--- Record list ---
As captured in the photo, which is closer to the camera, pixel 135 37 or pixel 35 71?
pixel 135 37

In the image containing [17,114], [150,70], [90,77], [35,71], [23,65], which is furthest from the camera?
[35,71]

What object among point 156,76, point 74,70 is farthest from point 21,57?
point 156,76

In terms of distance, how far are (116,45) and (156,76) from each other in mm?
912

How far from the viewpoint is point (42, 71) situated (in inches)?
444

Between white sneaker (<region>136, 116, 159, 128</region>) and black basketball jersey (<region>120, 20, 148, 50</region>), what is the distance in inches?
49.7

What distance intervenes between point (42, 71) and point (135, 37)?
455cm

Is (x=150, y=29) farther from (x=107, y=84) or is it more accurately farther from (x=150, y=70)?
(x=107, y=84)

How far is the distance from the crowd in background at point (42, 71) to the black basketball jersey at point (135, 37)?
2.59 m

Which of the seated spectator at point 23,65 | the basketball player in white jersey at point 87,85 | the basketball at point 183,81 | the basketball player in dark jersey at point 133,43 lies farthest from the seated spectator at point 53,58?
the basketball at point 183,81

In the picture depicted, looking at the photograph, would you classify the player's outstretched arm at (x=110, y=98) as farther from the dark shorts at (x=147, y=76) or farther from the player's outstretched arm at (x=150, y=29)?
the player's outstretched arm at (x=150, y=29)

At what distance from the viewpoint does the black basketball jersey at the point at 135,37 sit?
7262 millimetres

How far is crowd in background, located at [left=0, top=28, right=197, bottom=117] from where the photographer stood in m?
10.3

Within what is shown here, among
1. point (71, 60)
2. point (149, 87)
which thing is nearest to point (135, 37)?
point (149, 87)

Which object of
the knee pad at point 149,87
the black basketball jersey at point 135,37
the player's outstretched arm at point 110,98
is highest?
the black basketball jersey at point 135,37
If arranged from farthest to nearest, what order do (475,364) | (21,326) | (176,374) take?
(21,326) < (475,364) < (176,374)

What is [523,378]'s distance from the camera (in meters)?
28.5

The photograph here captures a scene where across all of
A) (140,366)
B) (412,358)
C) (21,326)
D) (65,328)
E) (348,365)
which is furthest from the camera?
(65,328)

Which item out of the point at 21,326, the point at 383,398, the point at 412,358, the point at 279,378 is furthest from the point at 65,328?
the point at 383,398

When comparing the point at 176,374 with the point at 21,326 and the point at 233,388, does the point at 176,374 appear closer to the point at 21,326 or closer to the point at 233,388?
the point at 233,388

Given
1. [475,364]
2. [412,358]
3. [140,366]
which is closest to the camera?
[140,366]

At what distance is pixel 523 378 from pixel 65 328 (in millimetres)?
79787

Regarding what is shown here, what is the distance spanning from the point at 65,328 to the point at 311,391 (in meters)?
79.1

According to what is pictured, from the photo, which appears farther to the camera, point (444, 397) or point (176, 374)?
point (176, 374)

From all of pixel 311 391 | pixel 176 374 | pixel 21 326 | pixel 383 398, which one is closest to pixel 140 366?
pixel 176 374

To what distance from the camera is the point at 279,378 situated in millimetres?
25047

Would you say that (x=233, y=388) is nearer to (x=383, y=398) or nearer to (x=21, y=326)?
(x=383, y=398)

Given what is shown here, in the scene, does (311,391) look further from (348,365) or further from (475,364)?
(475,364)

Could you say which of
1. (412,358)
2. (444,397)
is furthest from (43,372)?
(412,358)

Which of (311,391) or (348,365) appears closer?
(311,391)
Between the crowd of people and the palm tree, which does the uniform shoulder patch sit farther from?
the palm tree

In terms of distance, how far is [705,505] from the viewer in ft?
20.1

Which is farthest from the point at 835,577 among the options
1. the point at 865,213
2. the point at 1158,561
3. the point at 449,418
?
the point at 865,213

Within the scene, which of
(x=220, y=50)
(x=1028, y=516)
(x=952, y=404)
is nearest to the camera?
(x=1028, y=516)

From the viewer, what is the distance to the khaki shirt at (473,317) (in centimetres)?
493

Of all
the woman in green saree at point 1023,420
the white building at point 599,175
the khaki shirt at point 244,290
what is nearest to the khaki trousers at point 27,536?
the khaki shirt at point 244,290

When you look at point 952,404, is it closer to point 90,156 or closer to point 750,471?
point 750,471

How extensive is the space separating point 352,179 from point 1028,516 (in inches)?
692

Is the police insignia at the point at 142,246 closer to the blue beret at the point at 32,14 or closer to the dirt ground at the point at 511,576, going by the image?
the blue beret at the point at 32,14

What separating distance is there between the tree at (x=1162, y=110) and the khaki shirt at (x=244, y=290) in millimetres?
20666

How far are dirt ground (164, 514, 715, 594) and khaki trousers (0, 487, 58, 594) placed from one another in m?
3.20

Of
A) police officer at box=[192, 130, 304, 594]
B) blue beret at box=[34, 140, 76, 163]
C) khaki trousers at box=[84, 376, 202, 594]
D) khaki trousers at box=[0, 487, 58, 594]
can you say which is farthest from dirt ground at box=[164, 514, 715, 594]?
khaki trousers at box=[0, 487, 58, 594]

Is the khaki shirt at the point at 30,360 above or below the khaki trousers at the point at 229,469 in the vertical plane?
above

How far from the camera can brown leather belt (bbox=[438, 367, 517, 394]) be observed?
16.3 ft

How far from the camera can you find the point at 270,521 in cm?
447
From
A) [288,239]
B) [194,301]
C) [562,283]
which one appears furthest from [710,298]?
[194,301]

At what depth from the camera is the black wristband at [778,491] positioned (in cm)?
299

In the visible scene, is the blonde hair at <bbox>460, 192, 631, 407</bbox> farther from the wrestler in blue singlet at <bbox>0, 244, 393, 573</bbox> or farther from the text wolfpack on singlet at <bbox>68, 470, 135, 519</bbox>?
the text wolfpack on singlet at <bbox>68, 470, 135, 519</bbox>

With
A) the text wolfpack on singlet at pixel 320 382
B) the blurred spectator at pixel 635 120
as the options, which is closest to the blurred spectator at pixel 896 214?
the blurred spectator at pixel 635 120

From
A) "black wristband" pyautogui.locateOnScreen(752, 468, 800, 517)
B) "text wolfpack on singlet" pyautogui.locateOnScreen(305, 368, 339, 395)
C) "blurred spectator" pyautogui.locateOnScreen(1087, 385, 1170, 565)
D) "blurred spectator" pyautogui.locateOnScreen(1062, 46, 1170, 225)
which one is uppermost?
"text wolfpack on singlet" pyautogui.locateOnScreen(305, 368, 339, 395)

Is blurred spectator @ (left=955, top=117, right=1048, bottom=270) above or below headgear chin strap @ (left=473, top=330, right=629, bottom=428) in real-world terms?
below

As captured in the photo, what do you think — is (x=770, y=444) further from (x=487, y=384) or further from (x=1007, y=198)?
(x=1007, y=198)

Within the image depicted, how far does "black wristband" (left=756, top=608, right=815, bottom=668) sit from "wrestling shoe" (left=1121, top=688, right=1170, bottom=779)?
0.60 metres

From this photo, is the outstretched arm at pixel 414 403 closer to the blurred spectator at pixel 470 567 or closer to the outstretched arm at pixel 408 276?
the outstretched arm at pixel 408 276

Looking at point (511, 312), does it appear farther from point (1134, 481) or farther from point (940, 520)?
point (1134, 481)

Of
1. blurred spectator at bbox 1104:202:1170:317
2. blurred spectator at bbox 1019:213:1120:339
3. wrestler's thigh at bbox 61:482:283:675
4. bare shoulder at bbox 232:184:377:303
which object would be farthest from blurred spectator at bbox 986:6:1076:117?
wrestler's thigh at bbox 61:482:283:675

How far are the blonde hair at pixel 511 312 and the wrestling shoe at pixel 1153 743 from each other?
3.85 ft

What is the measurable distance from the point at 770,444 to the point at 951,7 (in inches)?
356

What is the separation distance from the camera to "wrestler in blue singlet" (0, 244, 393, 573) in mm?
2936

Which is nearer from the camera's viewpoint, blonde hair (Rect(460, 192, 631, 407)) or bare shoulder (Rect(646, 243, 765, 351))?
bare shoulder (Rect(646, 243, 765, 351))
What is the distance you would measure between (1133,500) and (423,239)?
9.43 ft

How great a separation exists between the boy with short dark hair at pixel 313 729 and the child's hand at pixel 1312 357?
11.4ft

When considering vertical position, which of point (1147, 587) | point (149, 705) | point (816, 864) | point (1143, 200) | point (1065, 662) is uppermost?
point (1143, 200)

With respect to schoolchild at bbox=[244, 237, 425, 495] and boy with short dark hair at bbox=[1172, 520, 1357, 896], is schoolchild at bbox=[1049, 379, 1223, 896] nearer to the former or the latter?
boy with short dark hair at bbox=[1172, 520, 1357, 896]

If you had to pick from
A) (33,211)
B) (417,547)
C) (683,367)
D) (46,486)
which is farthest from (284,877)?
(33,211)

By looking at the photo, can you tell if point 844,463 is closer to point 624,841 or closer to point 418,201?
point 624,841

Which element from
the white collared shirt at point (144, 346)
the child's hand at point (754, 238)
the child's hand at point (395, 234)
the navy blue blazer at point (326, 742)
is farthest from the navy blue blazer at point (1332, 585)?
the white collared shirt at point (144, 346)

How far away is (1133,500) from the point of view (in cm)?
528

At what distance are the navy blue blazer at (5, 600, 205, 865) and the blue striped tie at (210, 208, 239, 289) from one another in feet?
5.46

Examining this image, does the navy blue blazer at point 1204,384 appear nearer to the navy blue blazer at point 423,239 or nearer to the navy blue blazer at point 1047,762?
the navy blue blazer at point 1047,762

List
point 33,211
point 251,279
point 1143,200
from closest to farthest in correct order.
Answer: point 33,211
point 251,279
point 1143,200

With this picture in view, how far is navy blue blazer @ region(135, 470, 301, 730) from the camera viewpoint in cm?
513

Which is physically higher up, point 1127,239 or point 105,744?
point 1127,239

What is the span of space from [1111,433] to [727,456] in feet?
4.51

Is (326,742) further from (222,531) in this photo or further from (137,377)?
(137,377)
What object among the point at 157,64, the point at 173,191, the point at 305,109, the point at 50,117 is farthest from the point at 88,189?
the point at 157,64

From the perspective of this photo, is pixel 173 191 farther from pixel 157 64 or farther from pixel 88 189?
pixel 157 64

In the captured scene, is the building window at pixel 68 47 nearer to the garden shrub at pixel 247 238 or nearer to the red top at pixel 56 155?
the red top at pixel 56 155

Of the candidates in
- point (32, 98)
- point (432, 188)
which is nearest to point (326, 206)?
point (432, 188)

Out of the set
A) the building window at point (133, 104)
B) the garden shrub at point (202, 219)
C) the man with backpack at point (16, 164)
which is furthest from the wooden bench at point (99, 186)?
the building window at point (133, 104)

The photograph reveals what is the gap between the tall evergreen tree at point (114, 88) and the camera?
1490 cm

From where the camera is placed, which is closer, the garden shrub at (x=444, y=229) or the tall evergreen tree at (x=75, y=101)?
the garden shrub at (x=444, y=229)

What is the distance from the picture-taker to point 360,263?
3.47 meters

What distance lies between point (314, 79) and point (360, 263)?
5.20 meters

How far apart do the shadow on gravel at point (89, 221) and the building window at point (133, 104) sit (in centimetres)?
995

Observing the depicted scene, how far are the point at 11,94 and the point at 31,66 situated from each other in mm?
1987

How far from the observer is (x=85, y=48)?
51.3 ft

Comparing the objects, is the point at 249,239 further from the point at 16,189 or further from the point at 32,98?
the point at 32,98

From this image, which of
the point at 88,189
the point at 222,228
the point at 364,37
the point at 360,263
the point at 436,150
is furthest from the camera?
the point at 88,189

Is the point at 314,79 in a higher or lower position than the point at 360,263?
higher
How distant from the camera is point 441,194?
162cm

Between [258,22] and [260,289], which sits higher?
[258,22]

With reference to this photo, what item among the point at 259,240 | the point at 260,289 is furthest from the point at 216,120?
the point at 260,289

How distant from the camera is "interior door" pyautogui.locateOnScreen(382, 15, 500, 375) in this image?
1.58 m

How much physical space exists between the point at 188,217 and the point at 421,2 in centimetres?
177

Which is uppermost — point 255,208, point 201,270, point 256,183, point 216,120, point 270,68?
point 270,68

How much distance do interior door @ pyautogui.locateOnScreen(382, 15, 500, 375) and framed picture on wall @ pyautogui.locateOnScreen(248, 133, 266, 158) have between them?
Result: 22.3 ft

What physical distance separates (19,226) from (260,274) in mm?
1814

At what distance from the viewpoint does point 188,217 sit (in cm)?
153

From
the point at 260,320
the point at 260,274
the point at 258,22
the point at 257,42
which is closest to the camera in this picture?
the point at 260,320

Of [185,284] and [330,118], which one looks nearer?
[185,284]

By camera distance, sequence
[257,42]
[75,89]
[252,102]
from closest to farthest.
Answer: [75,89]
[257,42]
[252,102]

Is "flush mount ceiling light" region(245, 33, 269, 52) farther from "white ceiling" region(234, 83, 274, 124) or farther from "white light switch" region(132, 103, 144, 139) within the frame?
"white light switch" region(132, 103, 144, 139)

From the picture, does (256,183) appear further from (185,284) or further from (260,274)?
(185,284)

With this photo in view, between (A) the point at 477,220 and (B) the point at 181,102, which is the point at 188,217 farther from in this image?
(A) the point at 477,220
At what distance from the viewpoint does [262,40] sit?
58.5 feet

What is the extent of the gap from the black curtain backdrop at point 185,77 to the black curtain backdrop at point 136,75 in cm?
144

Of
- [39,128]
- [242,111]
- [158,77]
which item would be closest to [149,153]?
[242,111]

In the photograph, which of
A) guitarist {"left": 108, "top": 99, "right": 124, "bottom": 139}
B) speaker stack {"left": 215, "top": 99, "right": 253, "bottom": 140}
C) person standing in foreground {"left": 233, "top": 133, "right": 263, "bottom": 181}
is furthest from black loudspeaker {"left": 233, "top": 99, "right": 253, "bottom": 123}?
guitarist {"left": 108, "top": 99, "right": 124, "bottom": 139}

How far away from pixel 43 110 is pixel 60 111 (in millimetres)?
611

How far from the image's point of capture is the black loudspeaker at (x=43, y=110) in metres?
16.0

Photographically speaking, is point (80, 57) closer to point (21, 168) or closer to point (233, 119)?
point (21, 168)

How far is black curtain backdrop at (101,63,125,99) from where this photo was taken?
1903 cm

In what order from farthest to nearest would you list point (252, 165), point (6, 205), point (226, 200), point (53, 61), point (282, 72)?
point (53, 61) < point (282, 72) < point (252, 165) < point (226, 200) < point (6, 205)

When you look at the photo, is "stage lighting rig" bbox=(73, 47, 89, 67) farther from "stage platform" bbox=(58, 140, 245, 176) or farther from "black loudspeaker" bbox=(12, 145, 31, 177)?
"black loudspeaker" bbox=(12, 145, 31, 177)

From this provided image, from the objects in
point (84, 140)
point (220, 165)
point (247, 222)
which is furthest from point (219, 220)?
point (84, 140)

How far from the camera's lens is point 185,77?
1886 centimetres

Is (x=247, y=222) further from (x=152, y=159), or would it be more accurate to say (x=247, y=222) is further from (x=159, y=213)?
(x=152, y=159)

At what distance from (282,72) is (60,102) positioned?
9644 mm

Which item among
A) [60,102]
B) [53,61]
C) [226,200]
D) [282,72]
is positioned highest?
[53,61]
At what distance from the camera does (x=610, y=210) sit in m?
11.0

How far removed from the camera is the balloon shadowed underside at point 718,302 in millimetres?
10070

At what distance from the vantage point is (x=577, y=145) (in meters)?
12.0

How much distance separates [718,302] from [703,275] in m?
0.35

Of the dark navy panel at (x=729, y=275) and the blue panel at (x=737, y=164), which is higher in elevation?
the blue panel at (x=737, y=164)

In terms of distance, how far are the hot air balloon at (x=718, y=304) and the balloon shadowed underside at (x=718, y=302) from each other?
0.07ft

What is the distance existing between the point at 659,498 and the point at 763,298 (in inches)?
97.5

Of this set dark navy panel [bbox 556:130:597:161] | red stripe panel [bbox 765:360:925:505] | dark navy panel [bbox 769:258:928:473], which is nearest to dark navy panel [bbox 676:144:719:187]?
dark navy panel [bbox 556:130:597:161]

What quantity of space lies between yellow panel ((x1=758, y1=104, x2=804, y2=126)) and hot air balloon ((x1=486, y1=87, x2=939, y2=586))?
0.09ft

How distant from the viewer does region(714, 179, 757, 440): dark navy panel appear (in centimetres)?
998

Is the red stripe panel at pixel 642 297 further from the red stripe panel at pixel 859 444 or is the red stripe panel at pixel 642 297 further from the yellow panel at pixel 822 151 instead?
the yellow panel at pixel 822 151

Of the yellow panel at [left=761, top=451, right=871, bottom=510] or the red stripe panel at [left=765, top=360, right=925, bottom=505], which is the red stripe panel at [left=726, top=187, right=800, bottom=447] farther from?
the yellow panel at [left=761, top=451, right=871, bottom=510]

--- What you will do ---
Reproduce the records word for word, starting at the line that contains "822 151 instead?" and running through the end of the records, with both ends included.

--- Result of this exercise ---
Is the red stripe panel at pixel 642 297 further from the red stripe panel at pixel 859 444 or is the red stripe panel at pixel 642 297 further from the yellow panel at pixel 822 151 instead?
the yellow panel at pixel 822 151

Of the yellow panel at [left=761, top=451, right=871, bottom=510] or the red stripe panel at [left=765, top=360, right=925, bottom=505], which is the red stripe panel at [left=726, top=187, right=800, bottom=447] farther from?
the yellow panel at [left=761, top=451, right=871, bottom=510]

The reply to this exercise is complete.